SemStats 2017 Call for Challenge

5th International Workshop on Semantic Statistics co-located with the 16th International Semantic Web Conference (ISWC 2017)
Vienna, Austria

Important dates

  • Submission deadline: September 15th, 2017, 23:59PM Hawaii time
  • Notifications to authors: September 22nd 2017, 23:59PM Hawaii time

Challenge data

The SemStats 2017 data challenge offers different possibilities:

  • Results of the French Census
  • The French business register (Sirene)
  • International classifications
  • Open track

These options are detailed below.

Census track

Since 2004, the French population census has been based on annual surveys, with total national coverage achieved in five-year cycles. The goals of this new method are to produce results more regularly and to distribute the workload over time better than with the previous exhaustive census procedure (see details on Insee's web site). This new methodology also implies that, although new population figures are produced every year, valid temporal comparisons can only be made between results separated by 5 years.

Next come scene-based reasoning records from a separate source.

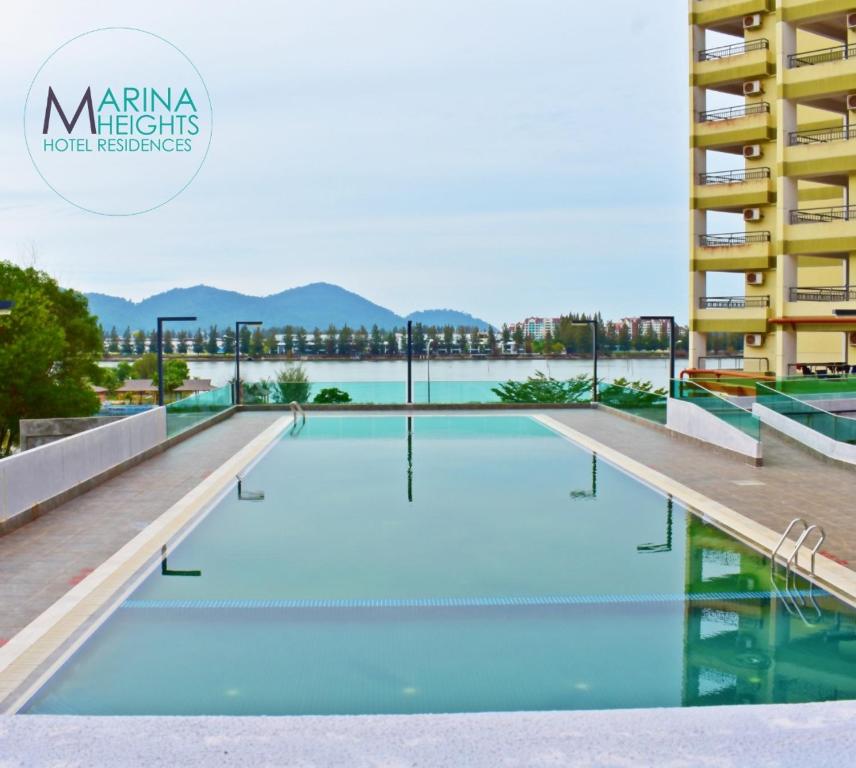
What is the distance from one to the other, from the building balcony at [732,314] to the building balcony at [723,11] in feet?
40.4

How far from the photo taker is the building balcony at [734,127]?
138 ft

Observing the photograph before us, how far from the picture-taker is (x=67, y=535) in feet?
34.8

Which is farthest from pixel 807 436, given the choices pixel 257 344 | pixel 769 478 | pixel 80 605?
pixel 257 344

The legal populations are amongst the most important data published from the census. Insee has been publishing the legal populations as RDF for five years now, so that a full 5-year cycle is available. All the data are available as Turtle on Insee's RDF site (reference years 2010, 2011, 2012, 2013, 2014).

For this challenge, the submissions are expected to realize original and statistically meaningful uses of the legal population RDF data.

Sirene track

Sirene is the official database of French enterprises (legal units) and establishments (local units). Created and managed by Insee since 1973, this database now includes 10 million units and is continuously updated. Since the beginning of 2017, Sirene is available as open data.

The register can be downloaded following the links on the Sirene web site. For example, the complete file dated July 1st, 2017 can be directly downloaded from A detailed documentation and a FAQ are also available.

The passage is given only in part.